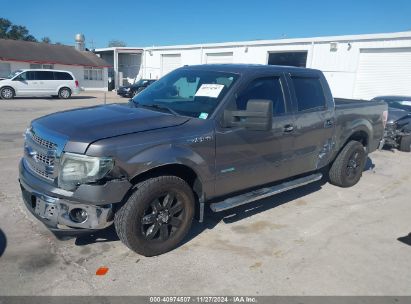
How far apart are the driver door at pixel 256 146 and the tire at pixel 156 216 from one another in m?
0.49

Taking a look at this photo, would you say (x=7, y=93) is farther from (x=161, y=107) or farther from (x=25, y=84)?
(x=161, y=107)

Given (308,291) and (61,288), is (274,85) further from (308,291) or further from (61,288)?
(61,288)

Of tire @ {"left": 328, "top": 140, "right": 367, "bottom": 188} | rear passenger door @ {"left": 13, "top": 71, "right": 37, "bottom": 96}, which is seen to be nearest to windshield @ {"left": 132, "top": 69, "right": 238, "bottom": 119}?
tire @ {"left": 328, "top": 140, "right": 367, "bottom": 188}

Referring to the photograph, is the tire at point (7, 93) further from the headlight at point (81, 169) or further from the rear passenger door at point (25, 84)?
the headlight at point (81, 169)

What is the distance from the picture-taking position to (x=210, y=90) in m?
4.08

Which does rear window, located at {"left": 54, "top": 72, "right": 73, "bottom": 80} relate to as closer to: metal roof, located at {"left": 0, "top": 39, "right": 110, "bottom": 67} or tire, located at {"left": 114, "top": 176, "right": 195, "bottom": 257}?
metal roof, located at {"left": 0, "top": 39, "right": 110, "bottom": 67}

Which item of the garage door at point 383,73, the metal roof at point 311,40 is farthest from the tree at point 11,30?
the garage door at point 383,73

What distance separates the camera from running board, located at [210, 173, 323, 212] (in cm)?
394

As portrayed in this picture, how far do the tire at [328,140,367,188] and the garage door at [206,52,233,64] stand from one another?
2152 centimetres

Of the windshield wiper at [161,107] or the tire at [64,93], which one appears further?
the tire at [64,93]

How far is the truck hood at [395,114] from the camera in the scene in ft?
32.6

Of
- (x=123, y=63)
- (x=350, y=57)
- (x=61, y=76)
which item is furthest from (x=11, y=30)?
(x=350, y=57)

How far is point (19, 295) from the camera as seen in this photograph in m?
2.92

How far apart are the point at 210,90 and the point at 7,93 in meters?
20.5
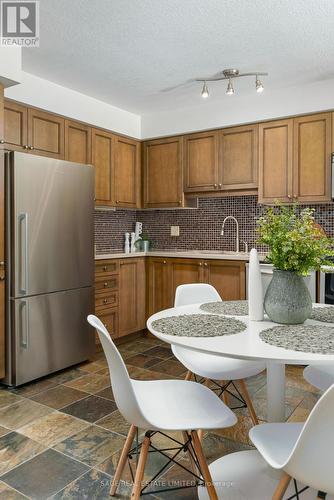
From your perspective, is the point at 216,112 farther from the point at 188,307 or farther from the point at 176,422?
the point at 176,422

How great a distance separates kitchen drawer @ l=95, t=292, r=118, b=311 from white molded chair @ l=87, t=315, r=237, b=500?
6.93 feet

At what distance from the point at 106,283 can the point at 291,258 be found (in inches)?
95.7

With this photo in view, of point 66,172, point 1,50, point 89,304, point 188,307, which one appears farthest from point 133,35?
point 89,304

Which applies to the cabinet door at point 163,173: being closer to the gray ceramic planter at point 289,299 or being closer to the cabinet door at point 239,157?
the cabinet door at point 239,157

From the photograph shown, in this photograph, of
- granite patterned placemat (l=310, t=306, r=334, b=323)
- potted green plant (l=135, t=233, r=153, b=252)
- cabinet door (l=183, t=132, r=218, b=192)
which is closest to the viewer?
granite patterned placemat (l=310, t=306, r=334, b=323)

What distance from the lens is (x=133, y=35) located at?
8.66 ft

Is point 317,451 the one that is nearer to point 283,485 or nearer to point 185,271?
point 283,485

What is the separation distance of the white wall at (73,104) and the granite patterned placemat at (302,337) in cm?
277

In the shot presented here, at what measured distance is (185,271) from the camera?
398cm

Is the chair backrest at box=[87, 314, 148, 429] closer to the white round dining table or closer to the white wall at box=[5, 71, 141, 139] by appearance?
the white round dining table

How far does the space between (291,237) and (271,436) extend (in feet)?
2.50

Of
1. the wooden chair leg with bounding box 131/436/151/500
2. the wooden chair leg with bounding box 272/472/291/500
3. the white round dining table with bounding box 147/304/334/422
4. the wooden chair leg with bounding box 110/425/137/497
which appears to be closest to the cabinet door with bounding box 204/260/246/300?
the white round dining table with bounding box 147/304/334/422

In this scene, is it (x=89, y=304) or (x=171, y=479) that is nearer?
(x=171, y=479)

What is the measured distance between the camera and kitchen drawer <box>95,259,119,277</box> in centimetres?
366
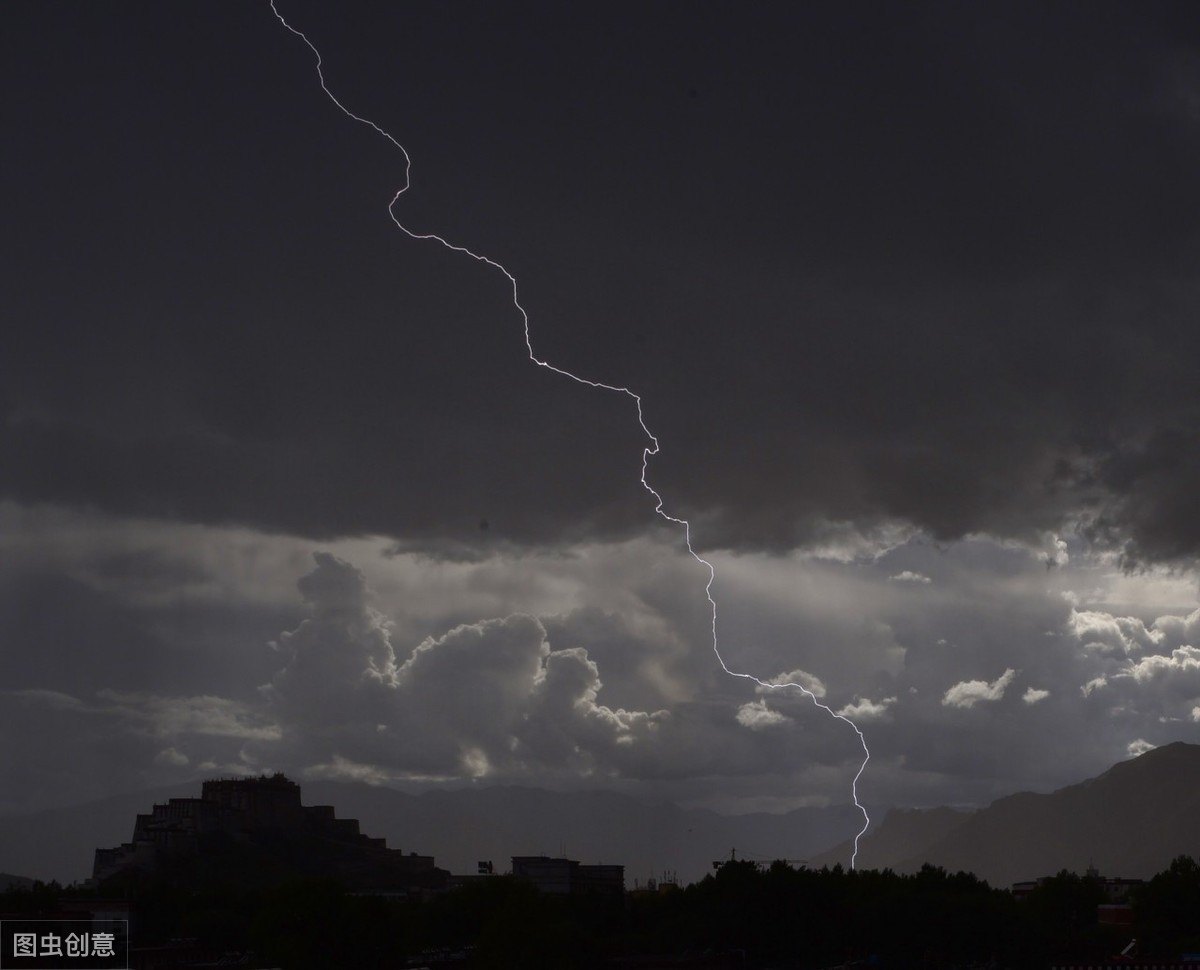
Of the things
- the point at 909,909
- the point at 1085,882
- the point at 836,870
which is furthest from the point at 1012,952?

Exercise goal -
Extract every line of the records above verbatim, leaving the pictures out of your answer.

The answer -
How far apart are the driver door at pixel 256 146 and the tire at pixel 156 216 from one another in m?
0.49

Taking a look at this photo, would you say (x=7, y=93) is farther from (x=161, y=107) or farther from (x=25, y=84)?
(x=161, y=107)

Given (308,291) and (61,288), is (274,85) further from (308,291) or further from (61,288)?
(61,288)

Of tire @ {"left": 328, "top": 140, "right": 367, "bottom": 188} | rear passenger door @ {"left": 13, "top": 71, "right": 37, "bottom": 96}, which is seen to be nearest to windshield @ {"left": 132, "top": 69, "right": 238, "bottom": 119}?
tire @ {"left": 328, "top": 140, "right": 367, "bottom": 188}

Referring to the photograph, is the tire at point (7, 93) further from the headlight at point (81, 169) or further from the rear passenger door at point (25, 84)?
the headlight at point (81, 169)

What is the distance from the picture-taking position to (x=210, y=90) in m?
4.08

Which does rear window, located at {"left": 54, "top": 72, "right": 73, "bottom": 80} relate to as closer to: metal roof, located at {"left": 0, "top": 39, "right": 110, "bottom": 67} or tire, located at {"left": 114, "top": 176, "right": 195, "bottom": 257}?
metal roof, located at {"left": 0, "top": 39, "right": 110, "bottom": 67}

Which item of the garage door at point 383,73, the metal roof at point 311,40 is farthest from the tree at point 11,30?
the garage door at point 383,73

What distance separates the camera from running board, located at [210, 173, 323, 212] (in cm)?
394

As portrayed in this picture, how far do the tire at [328,140,367,188] and the garage door at [206,52,233,64] stand from one another?
2152 centimetres

Of the windshield wiper at [161,107] or the tire at [64,93], which one appears further?
the tire at [64,93]

How far is the truck hood at [395,114] from the camera in the scene in ft?
32.6

Of
- (x=123, y=63)
- (x=350, y=57)
- (x=61, y=76)
which item is furthest from (x=11, y=30)?
(x=350, y=57)

How far is point (19, 295) from the camera as seen in this photograph in m?
2.92

How far apart are the point at 210,90 and the point at 7,93 in meters?
20.5
From your perspective, is the point at 216,112 farther from the point at 188,307 or farther from the point at 176,422?
the point at 176,422

How great a distance separates kitchen drawer @ l=95, t=292, r=118, b=311 from white molded chair @ l=87, t=315, r=237, b=500?
6.93 feet

At what distance from the point at 106,283 can the point at 291,258 be found (in inches)?
95.7

With this photo in view, of point 66,172, point 1,50, point 89,304, point 188,307, which one appears farthest from point 133,35?
point 89,304

Which applies to the cabinet door at point 163,173: being closer to the gray ceramic planter at point 289,299 or being closer to the cabinet door at point 239,157?
the cabinet door at point 239,157

From the photograph shown, in this photograph, of
- granite patterned placemat (l=310, t=306, r=334, b=323)
- potted green plant (l=135, t=233, r=153, b=252)
- cabinet door (l=183, t=132, r=218, b=192)
which is closest to the viewer?
granite patterned placemat (l=310, t=306, r=334, b=323)

What distance from the lens is (x=133, y=35) located at?
8.66 ft

Is point 317,451 the one that is nearer to point 283,485 or nearer to point 185,271?
point 283,485

What is the separation distance of the white wall at (73,104) and the granite patterned placemat at (302,337) in cm?
277

In the shot presented here, at what measured distance is (185,271) from the camera?
398cm

Is the chair backrest at box=[87, 314, 148, 429] closer to the white round dining table or closer to the white wall at box=[5, 71, 141, 139] by appearance?
the white round dining table

How far does the space between (291,237) and (271,436) extend (in feet)?
2.50

Of
1. the wooden chair leg with bounding box 131/436/151/500
2. the wooden chair leg with bounding box 272/472/291/500
3. the white round dining table with bounding box 147/304/334/422
4. the wooden chair leg with bounding box 110/425/137/497
which appears to be closest to the cabinet door with bounding box 204/260/246/300?
the white round dining table with bounding box 147/304/334/422

In this scene, is it (x=89, y=304) or (x=171, y=479) that is nearer?
(x=171, y=479)

What is the measured distance between the camera and kitchen drawer <box>95,259,119,277</box> in centimetres?
366
Of the things
- the point at 909,909
- the point at 1085,882
- the point at 836,870
which is furthest from the point at 1012,952?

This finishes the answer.